Usage
The os.walk()
method in the os module is designed to recursively traverse a directory tree. For each directory it encounters, os.walk()
yields a 3-tuple containing:
dirpath
: A string representing the current directory path being processed.dirnames
: A list of subdirectory names within the dirpath.filenames
: A list of non-directory file names within the dirpath.
Syntax
import os entries = os.walk(top,topdown=True,onerror=None,followlinks=False)
Parameters
Parameter | Condition | Description |
top | Required | The path to the top-level directory from which you want to start traversing |
topdown | Optional | If True, directories are scanned from top-down (parent directories before their children). If False, directories are scanned from bottom-up. Default is True. |
onerror | Optional | A function to call if an error occurs during directory access. |
followlinks | Optional | Whether to follow symbolic links or not. Default is False. |
How os.walk() Works?
You provide os.walk()
a starting directory, also known as the ‘top’ directory. It processes the entries for that directory and returns a tuple (dirpath
, dirnames
, filenames
).
The dirnames
part identifies the names of the subdirectories within the current directory. Then, os.walk()

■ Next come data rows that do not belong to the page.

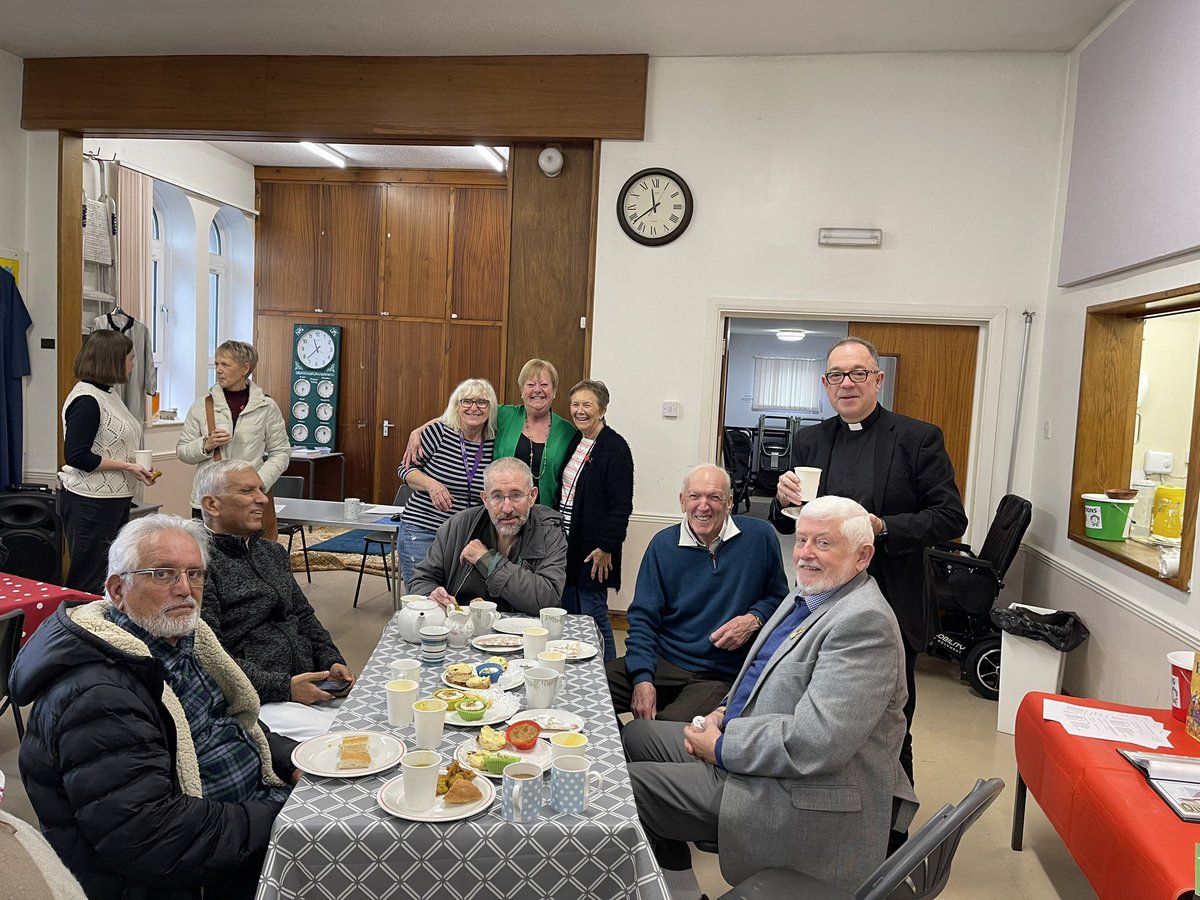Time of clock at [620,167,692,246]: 11:38
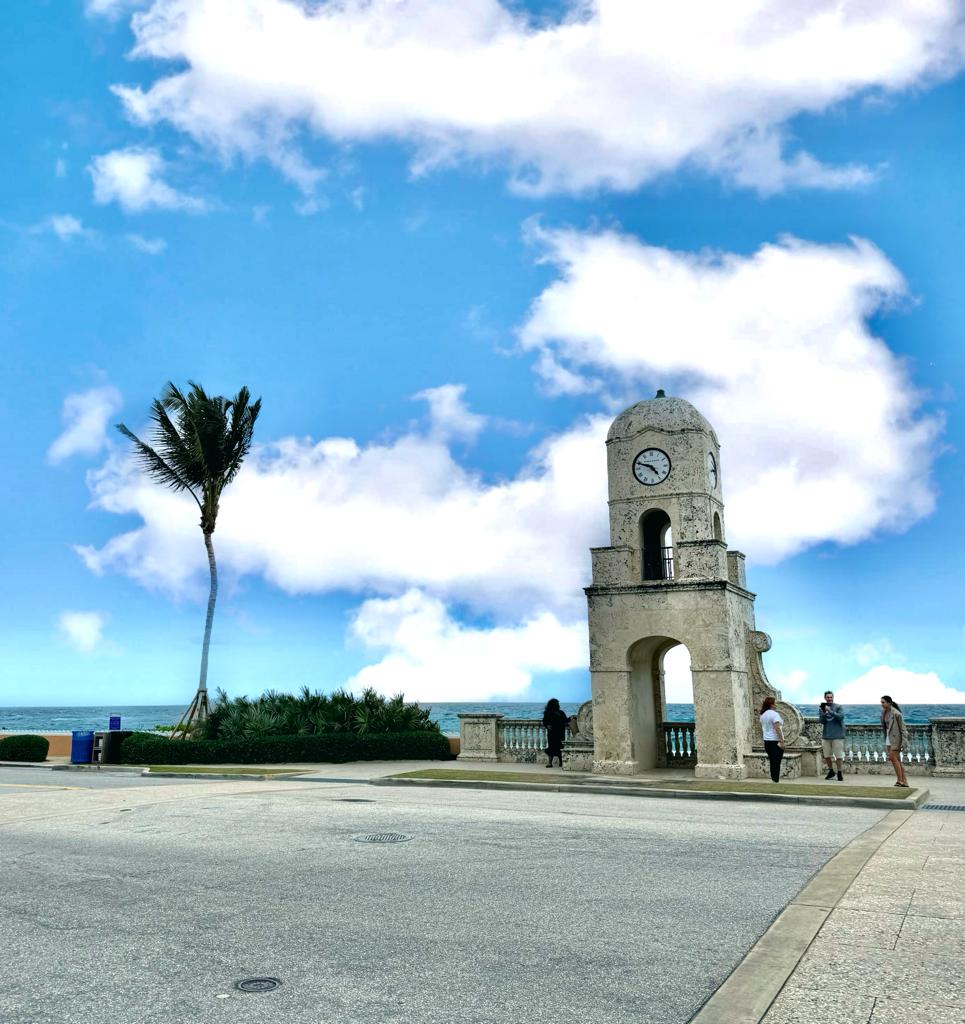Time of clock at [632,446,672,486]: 4:48
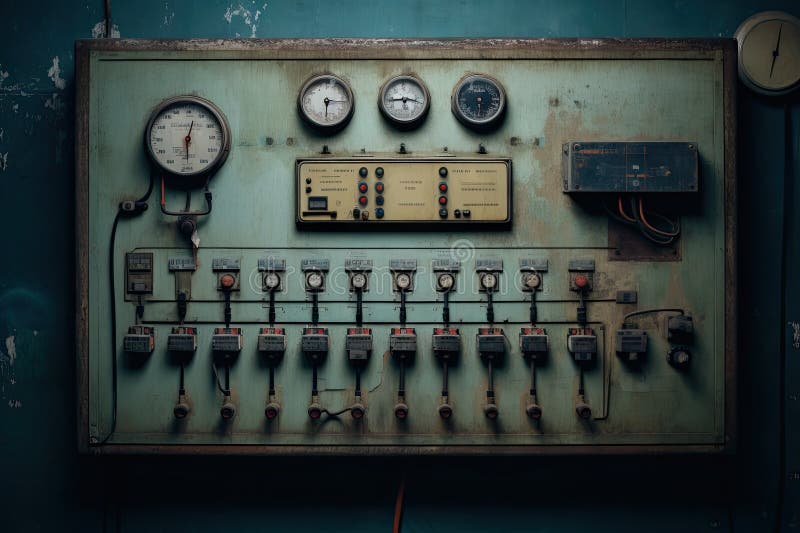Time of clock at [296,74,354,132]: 6:15
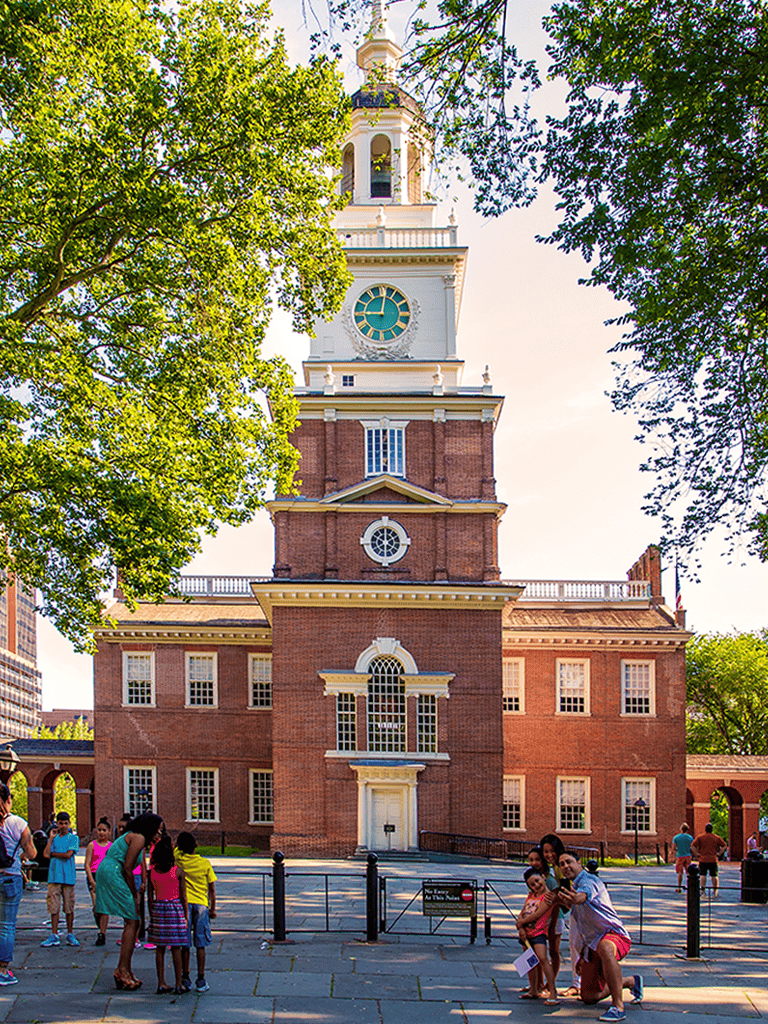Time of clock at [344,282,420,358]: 9:01
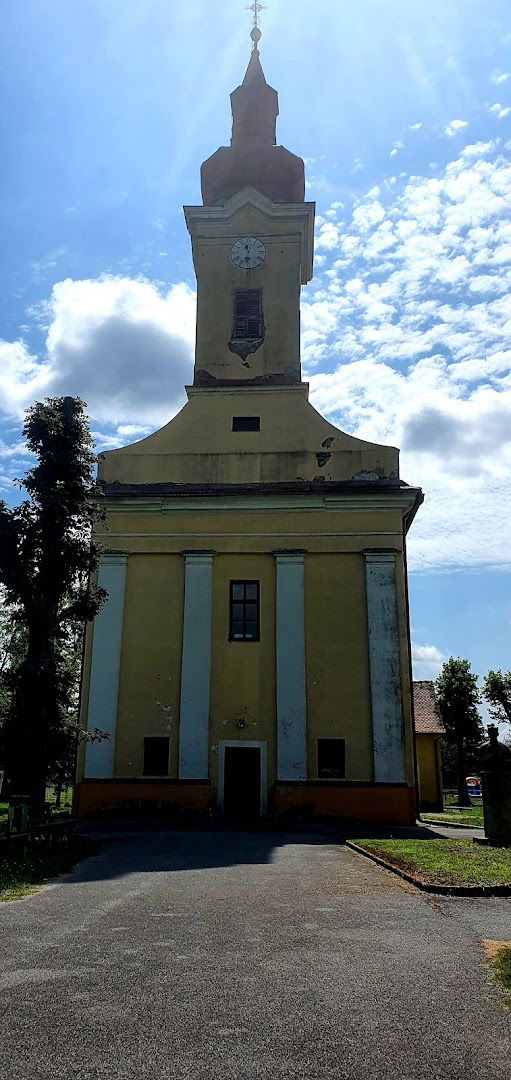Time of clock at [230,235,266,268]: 11:31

proceeds to call itself recursively for each subdirectory identified, using each one as a new starting point.
This process repeats until it has traversed the entire directory structure, ensuring a thorough exploration of all directories and files from top to bottom.
Basic Example
Let’s consider a sample directory tree for this example:
Example-site
├── index.html
├── css/
│ ├── style.css
└── images/
├── logo.png
In this structure, Example-site contains two folders (css and images), each containing a file (style.css and logo.png, respectively), and there’s an additional file (index.html) directly under Example-site.
Here’s how you can use os.walk()
to navigate through this directory tree, printing the names of the directories and files:
import os
for dirpath, dirnames, filenames in os.walk(r"C:\Example-site"):
print("Current Path:", dirpath)
print("Directories:", dirnames)
print("Files:", filenames)
print() # To separate outputs for each visited directory
# Output:
# Current Path: C:\Example-site
# Directories: ['css', 'images']
# Files: ['index.html']
# Current Path: C:\Example-site\css
# Directories: []
# Files: ['style.css']
# Current Path: C:\Example-site\images
# Directories: []
# Files: ['logo.png']
Topdown vs. Bottom-up Order
The topdown
parameter affects the order in which directories are visited. If topdown
is true or not specified, the triple for a directory is generated before the triples for any of its subdirectories (directories are generated top down). Conversely, if topdown
is false, the triple for a directory is generated after the triples for all of its subdirectories (directories are generated bottom up).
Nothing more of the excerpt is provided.